# Masterbuilt vertical smoker burner issues



## dfresh4130 (Mar 17, 2014)

I've had my Masterbuild vertical 2 door smoker for about 2 years now.  Got the model only sold at Home Depot.  It's been working great, but recently made took it from Kansas City to San Diego on a cross country move and have been having issues with the burner.  For the first 3-4 hours the unit works normal.  Then after a while the temp in the smokehouse starts dropping to about 140.  When I went out to take a look it was getting dark and noticed the orange glow being seen under the unit on the ground.  When I opened the bottom door I saw almost no blue flame at all.  Turned off the gas and when I reignited it the flame became very large and actually came out below the burner and got very close to where the hose turns to the metal valve allowing the gas to mix with the air before reaching the burner for combustion.  It's pretty rusty on the bottom so I'm guessing something is changing due to the heat over time.  Maybe I need a new burner, but with the way it's built just from a glance it doesn't look very easily replaceable.  The masterbuilt website doesn't list any replacement parts either.  Has anyone experienced anything like this before with a vertical gas smoker?


----------



## smok-n-all-meat (Mar 19, 2014)

I had a similar situation on my masterbuilt xl about 2 years ago. It turned out that where the gas line is crimped to the flare fitting that attaches to the gas valve had a leak. It actually ended up catching fire and ruined the valve and ignition not to mention all the meat I had going...talk about a bummer. I was lucky however that I was able to shut down the tank before anything worse happened. We all read about checking for gas leaks but if your like me your always in a hurry to get that great smoke going. Lesson learned, I check pretty often now.
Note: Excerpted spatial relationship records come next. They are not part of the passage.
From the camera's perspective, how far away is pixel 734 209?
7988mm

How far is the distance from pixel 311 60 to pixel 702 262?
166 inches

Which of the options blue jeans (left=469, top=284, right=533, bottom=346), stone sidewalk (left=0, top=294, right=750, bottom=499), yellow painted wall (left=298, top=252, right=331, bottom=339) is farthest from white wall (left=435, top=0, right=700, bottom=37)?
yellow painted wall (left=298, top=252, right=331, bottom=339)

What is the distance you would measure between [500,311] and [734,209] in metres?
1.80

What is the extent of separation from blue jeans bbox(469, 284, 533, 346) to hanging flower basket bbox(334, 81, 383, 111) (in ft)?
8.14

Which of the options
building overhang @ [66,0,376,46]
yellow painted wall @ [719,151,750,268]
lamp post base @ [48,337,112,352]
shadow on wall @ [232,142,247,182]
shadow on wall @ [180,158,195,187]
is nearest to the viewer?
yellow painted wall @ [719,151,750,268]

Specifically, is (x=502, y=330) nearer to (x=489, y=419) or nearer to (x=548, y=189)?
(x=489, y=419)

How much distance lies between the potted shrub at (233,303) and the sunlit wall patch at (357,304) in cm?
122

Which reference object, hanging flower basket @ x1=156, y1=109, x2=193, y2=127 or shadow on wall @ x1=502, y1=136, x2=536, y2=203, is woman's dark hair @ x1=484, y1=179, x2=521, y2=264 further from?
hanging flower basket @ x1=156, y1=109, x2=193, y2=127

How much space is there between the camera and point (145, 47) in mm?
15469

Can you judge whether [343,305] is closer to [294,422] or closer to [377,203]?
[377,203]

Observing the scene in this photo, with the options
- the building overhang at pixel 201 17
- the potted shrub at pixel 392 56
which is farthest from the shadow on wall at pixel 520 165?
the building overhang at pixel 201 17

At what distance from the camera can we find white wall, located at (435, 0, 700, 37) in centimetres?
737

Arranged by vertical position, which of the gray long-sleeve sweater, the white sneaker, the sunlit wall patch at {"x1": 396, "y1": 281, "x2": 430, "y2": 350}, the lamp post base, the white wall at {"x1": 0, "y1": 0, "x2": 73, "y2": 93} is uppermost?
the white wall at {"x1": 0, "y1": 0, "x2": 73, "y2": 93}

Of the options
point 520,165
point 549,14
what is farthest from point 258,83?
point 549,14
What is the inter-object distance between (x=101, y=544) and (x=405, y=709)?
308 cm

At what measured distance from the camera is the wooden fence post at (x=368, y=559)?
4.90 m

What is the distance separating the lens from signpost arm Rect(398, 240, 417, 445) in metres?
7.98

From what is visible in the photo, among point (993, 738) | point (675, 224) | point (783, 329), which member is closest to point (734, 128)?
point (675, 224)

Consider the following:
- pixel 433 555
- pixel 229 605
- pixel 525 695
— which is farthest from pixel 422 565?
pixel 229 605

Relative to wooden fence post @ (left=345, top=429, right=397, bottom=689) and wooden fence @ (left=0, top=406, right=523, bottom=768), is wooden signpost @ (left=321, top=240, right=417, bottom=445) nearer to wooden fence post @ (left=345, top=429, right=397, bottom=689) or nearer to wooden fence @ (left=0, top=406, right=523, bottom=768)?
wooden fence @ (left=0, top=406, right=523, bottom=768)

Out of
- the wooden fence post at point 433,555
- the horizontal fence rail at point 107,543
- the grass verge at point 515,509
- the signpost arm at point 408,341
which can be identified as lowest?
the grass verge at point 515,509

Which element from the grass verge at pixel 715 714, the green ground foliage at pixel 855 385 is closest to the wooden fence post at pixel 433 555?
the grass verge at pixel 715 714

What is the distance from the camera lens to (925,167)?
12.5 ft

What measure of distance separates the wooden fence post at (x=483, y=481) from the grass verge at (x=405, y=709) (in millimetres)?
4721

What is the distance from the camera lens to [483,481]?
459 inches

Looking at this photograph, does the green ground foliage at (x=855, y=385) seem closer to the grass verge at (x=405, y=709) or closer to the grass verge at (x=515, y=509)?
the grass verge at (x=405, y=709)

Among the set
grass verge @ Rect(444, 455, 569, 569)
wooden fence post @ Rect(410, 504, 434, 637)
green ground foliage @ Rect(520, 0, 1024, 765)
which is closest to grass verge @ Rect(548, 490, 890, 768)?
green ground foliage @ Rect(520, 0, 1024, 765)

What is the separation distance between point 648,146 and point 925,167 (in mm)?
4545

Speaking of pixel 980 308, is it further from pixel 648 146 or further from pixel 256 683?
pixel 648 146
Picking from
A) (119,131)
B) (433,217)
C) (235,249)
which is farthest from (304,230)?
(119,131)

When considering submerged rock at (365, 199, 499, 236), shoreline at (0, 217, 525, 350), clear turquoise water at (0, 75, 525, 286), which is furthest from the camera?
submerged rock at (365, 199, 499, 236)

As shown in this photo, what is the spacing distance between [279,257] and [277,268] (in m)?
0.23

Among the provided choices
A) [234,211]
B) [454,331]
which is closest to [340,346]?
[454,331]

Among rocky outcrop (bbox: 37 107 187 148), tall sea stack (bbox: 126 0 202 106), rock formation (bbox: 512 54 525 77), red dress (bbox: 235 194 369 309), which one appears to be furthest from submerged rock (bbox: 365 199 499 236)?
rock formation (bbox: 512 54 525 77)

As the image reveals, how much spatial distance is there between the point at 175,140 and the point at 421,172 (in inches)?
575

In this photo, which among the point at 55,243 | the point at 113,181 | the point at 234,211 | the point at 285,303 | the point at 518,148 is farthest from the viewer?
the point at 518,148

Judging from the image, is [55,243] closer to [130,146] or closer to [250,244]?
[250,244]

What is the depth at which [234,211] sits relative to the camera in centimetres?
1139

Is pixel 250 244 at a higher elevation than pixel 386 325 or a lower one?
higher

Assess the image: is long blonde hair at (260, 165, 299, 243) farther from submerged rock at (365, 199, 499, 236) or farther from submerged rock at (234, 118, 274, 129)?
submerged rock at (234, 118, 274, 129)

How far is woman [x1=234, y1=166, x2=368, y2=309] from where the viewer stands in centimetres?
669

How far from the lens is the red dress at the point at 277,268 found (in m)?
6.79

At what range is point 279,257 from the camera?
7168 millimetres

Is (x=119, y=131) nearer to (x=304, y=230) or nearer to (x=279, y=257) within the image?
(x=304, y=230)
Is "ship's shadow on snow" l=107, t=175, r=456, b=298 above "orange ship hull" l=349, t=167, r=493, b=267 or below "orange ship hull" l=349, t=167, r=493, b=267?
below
I am not sure that this is your problem, but the flame you describe and everything sounds very similar to what I had. If nothing else checking for a leak can give you peace of mind.


----------



## pogo (Jun 22, 2015)

I had the same thing happen, but only after the second use.  Turned off the propane valve, just before the hose melted off.  The ignitor and smoker gas valve handle both melted and fell off.  I consider this a design flaw.


----------



## rickb2202 (Jun 25, 2015)

so... anyone know where to get a new control valve that fits ?


----------



## msuiceman (Jun 27, 2015)

I put on one with an adjustable needle valve from amazon. And it has a longer hose. 


will let you adjust from the smallest flame that you have to worry about the wind to an inferno.


----------